— Не исключено, — сказал он, закурив, — что ваши три китайца и мои три — одни и те же лица.
— Какая все-таки странная у нас жизнь, — сказал я.
— Да мы, — отвечал он, — прямо-таки притча в лицах и во языцах, картинка на тему «как не надо жить».
— Я никогда не думал, что побеги из лагерей возможны. Ваши шесть побегов для меня полная фантастика. Хотя одну историю о лагерном побеге я слыхал. В ней тоже было что-то нереальное. Оказывается, существовало при советской власти большевистское подполье...

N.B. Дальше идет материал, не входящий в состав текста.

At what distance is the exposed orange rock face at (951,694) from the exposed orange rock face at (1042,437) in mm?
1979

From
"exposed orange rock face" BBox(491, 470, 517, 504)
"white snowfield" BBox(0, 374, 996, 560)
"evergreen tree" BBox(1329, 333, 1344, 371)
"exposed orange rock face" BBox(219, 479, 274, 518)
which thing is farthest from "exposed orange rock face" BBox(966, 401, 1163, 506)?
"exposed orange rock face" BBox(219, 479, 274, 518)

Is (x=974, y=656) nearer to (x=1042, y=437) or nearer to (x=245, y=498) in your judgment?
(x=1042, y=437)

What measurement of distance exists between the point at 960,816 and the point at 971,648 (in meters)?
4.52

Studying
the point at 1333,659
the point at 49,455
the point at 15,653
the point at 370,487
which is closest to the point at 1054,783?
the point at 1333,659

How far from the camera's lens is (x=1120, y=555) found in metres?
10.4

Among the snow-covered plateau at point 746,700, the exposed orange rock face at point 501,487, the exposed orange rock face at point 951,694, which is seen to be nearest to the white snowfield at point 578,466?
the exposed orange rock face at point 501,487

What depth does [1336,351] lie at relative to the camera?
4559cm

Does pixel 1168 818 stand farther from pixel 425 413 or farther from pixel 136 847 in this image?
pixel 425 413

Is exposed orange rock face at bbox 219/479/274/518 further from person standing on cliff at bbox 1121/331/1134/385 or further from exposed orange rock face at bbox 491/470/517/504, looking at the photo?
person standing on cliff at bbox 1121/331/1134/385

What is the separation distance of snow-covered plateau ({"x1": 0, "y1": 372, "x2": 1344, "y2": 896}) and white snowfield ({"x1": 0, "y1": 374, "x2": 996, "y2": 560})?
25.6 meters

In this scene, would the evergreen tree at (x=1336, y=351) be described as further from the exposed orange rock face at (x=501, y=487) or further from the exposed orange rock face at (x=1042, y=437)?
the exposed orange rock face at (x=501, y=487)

— Один из моих норильских друзей, — перебил он меня, — прекрасный человек, мы дружим и по сей день, — был сыном коммуниста (расстрелянного героя гражданской войны) и коммунистом совершенно истовым. Мы чего только с ним в лагере ни обсуждали. Всё, кроме его коммунистических взглядов. Но я вас перебил, извините; я только хотел сказать, что наличие большевистского подполья меня не удивляет.
— И этим подпольем, — продолжал я, — руководили старые большевики с большевичками, в частности, Стасова. Речь идет о молоденькой девушке, попавшей, как многие, в лагеря ни за понюх табаку. Подпольщики выбрали ее на роль курьера, она — по молодости — согласилась. Ей устроили первый побег, по цепочке переправили в Москву, там она передала нужные сведения Стасовой, получила инструкции, выучила наизусть сообщение, ей надо было попасться, оказаться в лагере более строгого режима, передать, что должно. Ей опять подготовили побег, теперь встретилась она с курьером и снова разыграла свой арест, чтобы перевели ее в самый что ни на есть наистрожайший из лагерей. Там снова передала она наказы, приказы или инструкции, и подпольщики подготовили ей последний побег. После него попадаться ей уже не следовало. Пять человек легли на проволоку под током, она вышла из лагеря по трупам. Говорят, она прожила долго, жива до сих пор, живет в одном из маленьких провинциальных городов чужой фамилией.
— Не слыхал про такое, — сказал он. — Вполне правдоподобно.
— Вы из Москвы? — спросил я.
— Нет, я вернулся в родной город. Я из Тбилиси. Но бываю в Москве. Там друзья мои живут. И любимая старшая сестра. Мало того, в Москве памятник сестре стоит. Золотая статуя. Одна из шестнадцати сестер-республик СССР на ВДНХ. Скульптор был реалист, искал натуру, нашел мою красавицу-сестру. Я этой статуе во всякий свой приезд розу приношу. Друзья надо мной смеются.
Позже, много позже, когда я увидел его фотографии в газетах, прочел его книги, я узнал, что Окуджава посвятил ему песню: «Без паспорта и визы, лишь с розою в руке слоняюсь вдоль незримый границы на замке». Всякий раз вспоминал я в связи с этой розою одну из притч дзен-буддизма (два друга моих помрачились на даосах и дзэн, чего я только от них не слышал), где говорилось: «Прошло уже довольно много времени, а он еще не вымолвил ни единого слова, в руке его был цветок».
Несколько выстрелов прогремели со стороны монастыря, я обернулся на звук, вспомнил человека с монастырского двора.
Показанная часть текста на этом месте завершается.